Stored data:
========================================
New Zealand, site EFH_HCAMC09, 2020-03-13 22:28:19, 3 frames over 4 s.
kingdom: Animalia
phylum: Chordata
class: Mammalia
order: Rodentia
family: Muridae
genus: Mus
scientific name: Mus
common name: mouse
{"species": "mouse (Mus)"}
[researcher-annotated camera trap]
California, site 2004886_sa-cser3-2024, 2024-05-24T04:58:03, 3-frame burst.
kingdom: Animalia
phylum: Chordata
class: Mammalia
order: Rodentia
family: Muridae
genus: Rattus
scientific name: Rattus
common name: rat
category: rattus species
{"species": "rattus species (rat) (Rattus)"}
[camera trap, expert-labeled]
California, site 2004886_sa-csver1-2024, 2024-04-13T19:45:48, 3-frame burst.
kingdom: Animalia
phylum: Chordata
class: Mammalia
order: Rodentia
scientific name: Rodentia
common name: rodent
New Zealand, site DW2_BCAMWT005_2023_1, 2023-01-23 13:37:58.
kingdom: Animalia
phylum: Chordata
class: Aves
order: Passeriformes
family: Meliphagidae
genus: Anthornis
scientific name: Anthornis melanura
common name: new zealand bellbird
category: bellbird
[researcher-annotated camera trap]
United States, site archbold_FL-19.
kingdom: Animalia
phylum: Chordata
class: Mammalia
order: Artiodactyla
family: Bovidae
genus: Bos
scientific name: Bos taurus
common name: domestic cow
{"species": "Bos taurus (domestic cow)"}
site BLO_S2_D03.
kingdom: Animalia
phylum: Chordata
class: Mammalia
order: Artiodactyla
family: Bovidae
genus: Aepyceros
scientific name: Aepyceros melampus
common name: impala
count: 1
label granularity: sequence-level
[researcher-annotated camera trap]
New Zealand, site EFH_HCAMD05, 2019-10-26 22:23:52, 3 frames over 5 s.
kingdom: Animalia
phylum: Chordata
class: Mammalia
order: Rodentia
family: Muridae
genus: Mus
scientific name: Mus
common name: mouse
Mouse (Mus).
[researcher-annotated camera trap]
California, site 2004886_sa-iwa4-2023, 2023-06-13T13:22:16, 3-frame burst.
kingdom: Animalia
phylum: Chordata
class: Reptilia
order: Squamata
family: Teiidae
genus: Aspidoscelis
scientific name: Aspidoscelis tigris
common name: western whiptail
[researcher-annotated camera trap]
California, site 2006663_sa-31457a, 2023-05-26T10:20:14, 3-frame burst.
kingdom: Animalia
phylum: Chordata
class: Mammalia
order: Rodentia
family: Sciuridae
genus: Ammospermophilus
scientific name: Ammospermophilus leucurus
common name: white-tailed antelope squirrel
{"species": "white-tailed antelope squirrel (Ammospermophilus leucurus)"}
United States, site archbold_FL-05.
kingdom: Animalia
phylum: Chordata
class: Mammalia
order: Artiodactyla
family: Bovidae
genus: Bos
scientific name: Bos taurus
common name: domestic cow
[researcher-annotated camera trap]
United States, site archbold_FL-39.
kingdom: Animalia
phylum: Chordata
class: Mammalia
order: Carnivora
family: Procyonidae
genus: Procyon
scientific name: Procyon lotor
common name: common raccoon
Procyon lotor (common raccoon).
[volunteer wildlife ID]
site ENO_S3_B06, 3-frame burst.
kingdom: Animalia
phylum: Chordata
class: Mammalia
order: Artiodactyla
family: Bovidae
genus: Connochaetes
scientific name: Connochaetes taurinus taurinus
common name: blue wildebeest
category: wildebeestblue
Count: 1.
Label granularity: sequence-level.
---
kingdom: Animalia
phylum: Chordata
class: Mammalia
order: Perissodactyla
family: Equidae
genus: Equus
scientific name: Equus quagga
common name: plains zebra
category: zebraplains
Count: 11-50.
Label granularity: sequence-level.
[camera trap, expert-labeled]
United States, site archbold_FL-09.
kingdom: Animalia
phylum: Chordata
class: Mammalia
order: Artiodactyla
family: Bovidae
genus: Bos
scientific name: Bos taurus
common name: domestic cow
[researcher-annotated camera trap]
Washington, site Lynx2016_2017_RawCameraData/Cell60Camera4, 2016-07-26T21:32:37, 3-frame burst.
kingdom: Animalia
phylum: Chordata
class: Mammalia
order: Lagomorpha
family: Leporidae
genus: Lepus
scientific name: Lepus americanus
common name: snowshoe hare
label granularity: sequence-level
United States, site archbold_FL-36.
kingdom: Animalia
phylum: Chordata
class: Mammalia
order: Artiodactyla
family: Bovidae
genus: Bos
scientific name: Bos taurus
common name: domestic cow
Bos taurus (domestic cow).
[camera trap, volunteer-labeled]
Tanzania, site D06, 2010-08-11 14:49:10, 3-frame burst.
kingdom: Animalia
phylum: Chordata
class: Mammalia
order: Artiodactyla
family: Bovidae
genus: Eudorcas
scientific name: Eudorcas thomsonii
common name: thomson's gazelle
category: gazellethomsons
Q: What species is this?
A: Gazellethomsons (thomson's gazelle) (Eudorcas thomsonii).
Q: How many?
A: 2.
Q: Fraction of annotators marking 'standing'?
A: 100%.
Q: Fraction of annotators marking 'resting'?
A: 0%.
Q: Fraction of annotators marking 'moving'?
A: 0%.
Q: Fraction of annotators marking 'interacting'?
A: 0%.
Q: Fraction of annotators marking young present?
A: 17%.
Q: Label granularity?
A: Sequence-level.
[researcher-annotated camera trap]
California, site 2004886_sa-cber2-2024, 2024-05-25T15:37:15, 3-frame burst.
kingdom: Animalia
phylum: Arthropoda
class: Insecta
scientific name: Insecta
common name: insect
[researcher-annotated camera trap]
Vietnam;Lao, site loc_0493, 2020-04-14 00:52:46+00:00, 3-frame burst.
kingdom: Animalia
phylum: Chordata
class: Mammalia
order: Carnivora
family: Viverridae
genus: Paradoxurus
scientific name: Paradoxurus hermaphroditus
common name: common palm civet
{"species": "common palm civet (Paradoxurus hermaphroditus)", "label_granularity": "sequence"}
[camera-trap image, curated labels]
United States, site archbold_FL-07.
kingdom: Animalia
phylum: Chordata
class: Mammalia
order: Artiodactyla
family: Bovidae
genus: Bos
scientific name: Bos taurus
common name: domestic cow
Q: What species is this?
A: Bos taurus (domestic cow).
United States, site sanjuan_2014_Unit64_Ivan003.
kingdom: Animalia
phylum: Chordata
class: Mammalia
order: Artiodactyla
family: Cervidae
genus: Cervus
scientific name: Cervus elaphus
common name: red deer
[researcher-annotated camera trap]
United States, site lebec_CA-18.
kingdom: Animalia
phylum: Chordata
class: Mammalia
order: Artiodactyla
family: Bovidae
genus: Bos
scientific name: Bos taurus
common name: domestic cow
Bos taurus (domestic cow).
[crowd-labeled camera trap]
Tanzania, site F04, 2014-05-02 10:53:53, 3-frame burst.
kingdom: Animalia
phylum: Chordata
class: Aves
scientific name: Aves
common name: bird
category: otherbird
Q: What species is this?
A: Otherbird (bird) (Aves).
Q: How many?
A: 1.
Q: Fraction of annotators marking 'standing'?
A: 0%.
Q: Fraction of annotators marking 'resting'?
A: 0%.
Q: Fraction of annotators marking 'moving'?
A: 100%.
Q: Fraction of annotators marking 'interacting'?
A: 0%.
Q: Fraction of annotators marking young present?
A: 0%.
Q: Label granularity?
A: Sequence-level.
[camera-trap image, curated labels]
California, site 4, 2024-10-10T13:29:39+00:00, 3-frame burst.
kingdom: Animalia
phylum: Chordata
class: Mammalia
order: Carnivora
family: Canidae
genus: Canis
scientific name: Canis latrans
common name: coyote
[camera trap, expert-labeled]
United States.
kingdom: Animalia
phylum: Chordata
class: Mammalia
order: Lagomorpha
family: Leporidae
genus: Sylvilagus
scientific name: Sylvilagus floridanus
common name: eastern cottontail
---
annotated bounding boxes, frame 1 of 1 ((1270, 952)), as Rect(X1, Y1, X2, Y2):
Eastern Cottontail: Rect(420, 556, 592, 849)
========================================
What the task requires >> Your response should be the lines above from the first to the one containing "category: bellbird", inclusive, each given exactly.

Output for this task >>
New Zealand, site EFH_HCAMC09, 2020-03-13 22:28:19, 3 frames over 4 s.
kingdom: Animalia
phylum: Chordata
class: Mammalia
order: Rodentia
family: Muridae
genus: Mus
scientific name: Mus
common name: mouse
{"species": "mouse (Mus)"}
[researcher-annotated camera trap]
California, site 2004886_sa-cser3-2024, 2024-05-24T04:58:03, 3-frame burst.
kingdom: Animalia
phylum: Chordata
class: Mammalia
order: Rodentia
family: Muridae
genus: Rattus
scientific name: Rattus
common name: rat
category: rattus species
{"species": "rattus species (rat) (Rattus)"}
[camera trap, expert-labeled]
California, site 2004886_sa-csver1-2024, 2024-04-13T19:45:48, 3-frame burst.
kingdom: Animalia
phylum: Chordata
class: Mammalia
order: Rodentia
scientific name: Rodentia
common name: rodent
New Zealand, site DW2_BCAMWT005_2023_1, 2023-01-23 13:37:58.
kingdom: Animalia
phylum: Chordata
class: Aves
order: Passeriformes
family: Meliphagidae
genus: Anthornis
scientific name: Anthornis melanura
common name: new zealand bellbird
category: bellbird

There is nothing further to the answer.